At least that’s the opinion of the Canadian Tax Federation whose study suggests Montreal is the least financially attractive city for NHL players when it comes to personal income taxes.

Montreal NHLers need Harper tax relief
The CTFs report, done in conjunction with the nonprofit tax advocacy group, Americans for Tax Reform, looks at the effect taxes have on labour mobility. While it doesn’t specifically call on Stephen Harper (who’s a big hockey fan) to help downtrodden Canadian franchises such as Montreal, Toronto and Ottawa, it does point out that these cities face a much more difficult time recruiting star players than say, Calgary or Dallas.
Aaron Wudrick, CTFs Federal Director states, “If high tax rates make it more difficult to attract free-agents in the NHL, it’s not a stretch to believe it’s also hard to attract other highly skilled workers. Governments need to keep that in mind when they're considering the impact of tax rates on attracting top talent."
On the surface this is a fair assessment of the situation.
After all, 57% of unrestricted free agents who moved teams in 2013/2014 ended up signing with a city where the after-tax take home pay was higher. Benoit Pouliot, formerly with the New York Rangers, signed a five-year, $20 million contract with the Edmonton Oilers in the offseason.

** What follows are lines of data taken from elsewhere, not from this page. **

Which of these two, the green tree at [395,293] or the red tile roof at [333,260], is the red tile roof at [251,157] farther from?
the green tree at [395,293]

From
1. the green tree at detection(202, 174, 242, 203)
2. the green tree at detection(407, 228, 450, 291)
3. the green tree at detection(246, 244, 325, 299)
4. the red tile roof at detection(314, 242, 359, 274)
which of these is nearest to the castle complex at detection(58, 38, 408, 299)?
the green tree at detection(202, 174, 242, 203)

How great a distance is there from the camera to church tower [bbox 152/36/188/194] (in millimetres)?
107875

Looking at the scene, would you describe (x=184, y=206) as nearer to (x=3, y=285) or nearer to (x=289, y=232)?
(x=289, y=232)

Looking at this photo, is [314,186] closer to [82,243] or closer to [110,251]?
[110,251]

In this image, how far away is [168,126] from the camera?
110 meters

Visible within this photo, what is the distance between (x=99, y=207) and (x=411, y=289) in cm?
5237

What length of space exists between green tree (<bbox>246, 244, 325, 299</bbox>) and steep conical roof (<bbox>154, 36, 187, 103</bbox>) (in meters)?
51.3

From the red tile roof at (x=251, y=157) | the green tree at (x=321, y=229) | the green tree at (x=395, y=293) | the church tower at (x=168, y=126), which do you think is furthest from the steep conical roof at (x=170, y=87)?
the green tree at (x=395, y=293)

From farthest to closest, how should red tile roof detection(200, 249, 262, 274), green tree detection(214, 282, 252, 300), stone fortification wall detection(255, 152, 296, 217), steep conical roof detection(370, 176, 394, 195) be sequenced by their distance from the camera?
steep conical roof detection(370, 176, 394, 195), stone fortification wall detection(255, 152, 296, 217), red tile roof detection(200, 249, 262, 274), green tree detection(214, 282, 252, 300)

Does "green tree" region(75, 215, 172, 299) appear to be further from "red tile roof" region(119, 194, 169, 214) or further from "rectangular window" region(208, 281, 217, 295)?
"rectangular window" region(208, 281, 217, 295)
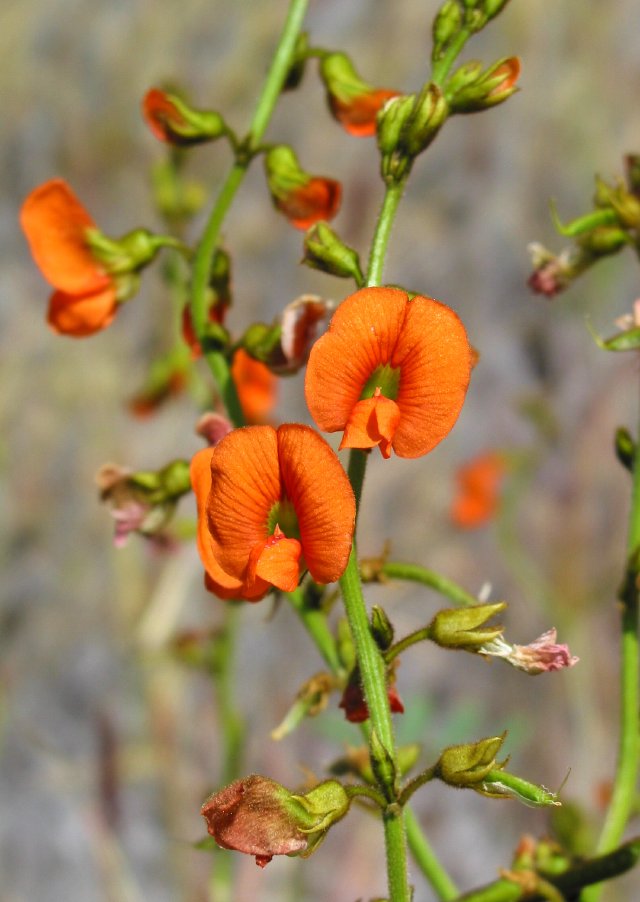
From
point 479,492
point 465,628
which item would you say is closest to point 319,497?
point 465,628

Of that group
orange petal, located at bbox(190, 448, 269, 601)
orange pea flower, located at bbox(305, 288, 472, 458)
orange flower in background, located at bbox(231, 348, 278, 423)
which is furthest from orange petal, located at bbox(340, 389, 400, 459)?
orange flower in background, located at bbox(231, 348, 278, 423)

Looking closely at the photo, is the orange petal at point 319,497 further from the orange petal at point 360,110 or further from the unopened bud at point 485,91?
the orange petal at point 360,110

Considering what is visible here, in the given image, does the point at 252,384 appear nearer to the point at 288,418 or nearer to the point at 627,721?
the point at 627,721

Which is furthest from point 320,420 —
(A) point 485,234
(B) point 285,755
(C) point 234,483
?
(A) point 485,234

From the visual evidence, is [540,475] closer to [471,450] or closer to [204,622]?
[471,450]

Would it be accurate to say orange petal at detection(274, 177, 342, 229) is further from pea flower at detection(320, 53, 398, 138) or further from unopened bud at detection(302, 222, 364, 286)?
unopened bud at detection(302, 222, 364, 286)
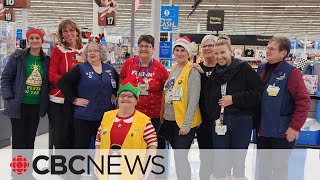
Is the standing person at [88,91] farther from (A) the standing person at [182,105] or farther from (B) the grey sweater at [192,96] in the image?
(B) the grey sweater at [192,96]

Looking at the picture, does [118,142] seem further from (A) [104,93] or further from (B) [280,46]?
(B) [280,46]

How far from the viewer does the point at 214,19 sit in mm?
9914

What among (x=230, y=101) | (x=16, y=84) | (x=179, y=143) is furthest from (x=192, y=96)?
(x=16, y=84)

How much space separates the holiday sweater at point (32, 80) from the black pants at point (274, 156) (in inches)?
79.4

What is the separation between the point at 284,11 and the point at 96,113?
724 inches

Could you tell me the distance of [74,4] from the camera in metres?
20.4

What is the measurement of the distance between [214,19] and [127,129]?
7771mm

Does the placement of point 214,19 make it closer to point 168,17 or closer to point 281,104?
point 168,17

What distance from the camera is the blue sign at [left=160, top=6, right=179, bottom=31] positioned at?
855 cm

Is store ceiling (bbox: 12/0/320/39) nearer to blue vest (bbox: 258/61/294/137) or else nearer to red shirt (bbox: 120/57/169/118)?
red shirt (bbox: 120/57/169/118)

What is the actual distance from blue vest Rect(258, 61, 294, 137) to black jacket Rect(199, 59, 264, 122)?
115mm

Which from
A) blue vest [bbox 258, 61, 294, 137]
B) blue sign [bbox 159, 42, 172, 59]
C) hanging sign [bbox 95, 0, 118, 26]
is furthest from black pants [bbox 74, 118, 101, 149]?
blue sign [bbox 159, 42, 172, 59]

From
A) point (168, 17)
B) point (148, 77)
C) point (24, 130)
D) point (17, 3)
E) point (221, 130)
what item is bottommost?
point (24, 130)

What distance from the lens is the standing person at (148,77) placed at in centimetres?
306
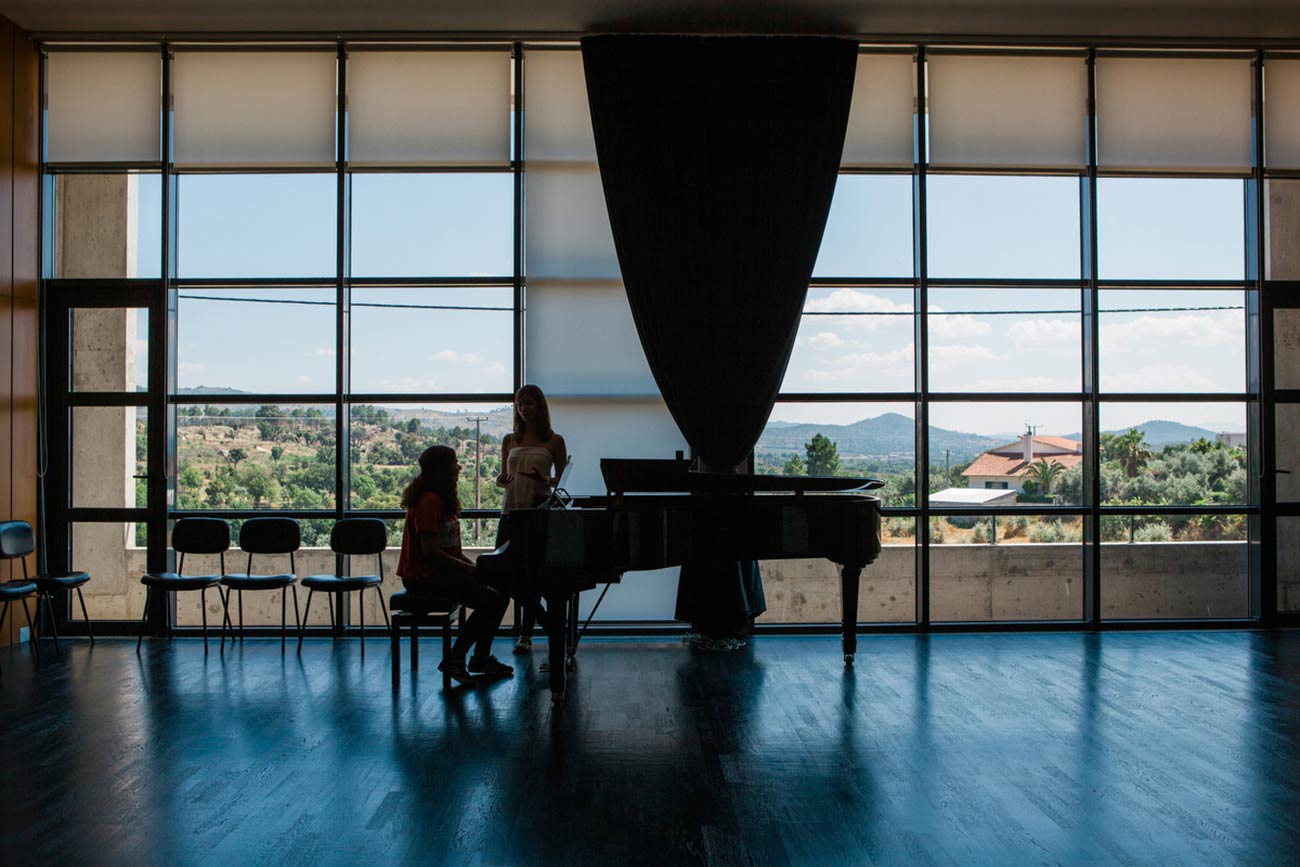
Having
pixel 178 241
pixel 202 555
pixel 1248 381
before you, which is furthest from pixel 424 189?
pixel 1248 381

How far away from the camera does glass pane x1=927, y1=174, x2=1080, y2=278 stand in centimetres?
602

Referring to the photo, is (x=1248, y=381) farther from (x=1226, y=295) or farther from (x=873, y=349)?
(x=873, y=349)

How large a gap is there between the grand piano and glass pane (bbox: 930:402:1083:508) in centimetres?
148

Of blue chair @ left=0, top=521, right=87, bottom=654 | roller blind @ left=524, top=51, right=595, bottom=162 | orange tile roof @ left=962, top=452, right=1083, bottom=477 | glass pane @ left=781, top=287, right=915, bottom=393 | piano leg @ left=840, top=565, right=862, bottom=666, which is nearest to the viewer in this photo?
piano leg @ left=840, top=565, right=862, bottom=666

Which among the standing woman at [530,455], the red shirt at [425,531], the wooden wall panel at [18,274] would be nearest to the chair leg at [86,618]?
the wooden wall panel at [18,274]

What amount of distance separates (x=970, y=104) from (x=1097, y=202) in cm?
109

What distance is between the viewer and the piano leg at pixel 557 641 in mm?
4078

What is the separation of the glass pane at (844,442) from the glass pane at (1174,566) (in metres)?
Answer: 1.46

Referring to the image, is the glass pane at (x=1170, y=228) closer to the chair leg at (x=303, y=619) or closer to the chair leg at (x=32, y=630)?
the chair leg at (x=303, y=619)

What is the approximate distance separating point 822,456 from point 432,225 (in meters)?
3.03

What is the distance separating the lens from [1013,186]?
6086 mm

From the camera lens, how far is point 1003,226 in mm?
6047

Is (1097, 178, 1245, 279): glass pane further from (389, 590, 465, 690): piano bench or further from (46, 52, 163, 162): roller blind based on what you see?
(46, 52, 163, 162): roller blind

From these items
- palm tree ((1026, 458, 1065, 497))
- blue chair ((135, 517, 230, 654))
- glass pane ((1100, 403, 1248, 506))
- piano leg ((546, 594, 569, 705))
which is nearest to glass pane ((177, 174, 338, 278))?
blue chair ((135, 517, 230, 654))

The move saves Pouliot almost $600,000 in annual taxes. With the average home price for a single-family dwelling in Edmonton approximately $427,000 as of October, the savings are nothing to sneeze at.
However, the report fails to recognize that there are just 690 players on NHL rosters at any given time, far fewer than the numbers of doctors, engineers, and CEOs employed in North America.

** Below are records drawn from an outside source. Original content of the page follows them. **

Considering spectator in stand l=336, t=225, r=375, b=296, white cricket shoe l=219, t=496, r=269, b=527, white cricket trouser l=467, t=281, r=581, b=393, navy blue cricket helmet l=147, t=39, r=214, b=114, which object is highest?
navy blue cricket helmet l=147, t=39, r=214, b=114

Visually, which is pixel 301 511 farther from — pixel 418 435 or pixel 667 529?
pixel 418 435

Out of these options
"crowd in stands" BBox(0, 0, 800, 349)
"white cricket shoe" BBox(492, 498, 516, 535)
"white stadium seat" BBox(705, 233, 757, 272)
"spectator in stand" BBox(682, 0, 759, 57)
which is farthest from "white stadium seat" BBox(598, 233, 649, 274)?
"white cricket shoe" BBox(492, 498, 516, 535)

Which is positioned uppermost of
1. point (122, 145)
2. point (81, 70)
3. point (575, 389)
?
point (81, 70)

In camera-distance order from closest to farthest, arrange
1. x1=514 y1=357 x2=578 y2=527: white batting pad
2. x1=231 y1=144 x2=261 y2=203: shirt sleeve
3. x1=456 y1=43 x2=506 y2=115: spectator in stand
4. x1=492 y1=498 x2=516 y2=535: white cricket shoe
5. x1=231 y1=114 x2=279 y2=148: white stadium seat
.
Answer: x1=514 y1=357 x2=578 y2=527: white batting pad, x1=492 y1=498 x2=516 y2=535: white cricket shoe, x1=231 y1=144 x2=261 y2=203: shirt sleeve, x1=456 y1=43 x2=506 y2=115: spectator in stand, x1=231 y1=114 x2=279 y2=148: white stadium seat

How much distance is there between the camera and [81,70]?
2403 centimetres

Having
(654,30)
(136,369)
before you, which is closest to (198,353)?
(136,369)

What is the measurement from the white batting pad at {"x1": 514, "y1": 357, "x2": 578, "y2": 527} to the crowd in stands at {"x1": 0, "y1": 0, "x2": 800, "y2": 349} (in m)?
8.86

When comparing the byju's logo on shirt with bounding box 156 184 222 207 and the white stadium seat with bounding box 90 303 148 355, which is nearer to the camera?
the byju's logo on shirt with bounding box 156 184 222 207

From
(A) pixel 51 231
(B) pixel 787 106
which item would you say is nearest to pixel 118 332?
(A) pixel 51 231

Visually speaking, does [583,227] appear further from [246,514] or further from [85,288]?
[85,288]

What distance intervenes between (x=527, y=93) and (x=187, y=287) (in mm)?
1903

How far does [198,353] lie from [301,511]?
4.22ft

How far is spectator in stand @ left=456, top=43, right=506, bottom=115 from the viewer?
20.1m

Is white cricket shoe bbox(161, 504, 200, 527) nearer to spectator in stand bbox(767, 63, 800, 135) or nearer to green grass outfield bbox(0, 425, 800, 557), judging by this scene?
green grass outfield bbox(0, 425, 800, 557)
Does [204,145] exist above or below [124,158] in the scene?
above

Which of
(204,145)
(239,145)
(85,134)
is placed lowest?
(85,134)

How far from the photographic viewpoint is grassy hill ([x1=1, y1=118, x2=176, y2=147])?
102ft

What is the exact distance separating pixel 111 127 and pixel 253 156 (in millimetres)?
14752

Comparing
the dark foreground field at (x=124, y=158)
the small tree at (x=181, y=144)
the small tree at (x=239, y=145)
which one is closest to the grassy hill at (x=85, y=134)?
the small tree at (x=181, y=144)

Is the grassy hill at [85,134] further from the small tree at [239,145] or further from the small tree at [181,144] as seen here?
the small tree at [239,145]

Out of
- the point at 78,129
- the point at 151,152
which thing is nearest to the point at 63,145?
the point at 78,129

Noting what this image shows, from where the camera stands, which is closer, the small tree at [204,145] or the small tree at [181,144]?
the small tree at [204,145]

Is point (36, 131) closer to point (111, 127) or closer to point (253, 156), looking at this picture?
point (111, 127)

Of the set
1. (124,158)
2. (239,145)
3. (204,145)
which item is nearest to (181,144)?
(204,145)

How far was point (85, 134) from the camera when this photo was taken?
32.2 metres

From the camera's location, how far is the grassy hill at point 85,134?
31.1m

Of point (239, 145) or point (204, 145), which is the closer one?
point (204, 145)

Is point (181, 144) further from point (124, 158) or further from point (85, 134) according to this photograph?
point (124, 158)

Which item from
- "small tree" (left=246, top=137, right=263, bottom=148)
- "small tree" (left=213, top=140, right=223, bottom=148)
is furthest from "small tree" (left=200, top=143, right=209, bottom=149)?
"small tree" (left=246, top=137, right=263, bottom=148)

And while it’s nice to think all NHL players have unlimited mobility, it’s really only the Sidney Crosby’s of the world that can write their own ticket. The rest, like Pouliot, are limited in the choices of where they can play.

Only when that choice is between a low-tax jurisdiction like Edmonton and a high-tax one such as Buffalo would the tax calculation be a factor. Otherwise, the player is still going to choose the place where he feels he has a better chance of making the playoffs.
Do you think P.A. Parenteau cares that he’s paying $350,000 in additional taxes since being traded from Colorado in the offseason?
Montreal’s sitting tops in the NHL with 29 points, 12 points higher than his former club. I doubt very much he’s dwelling on his lower take home pay. Even the Prime Minister would agree on this.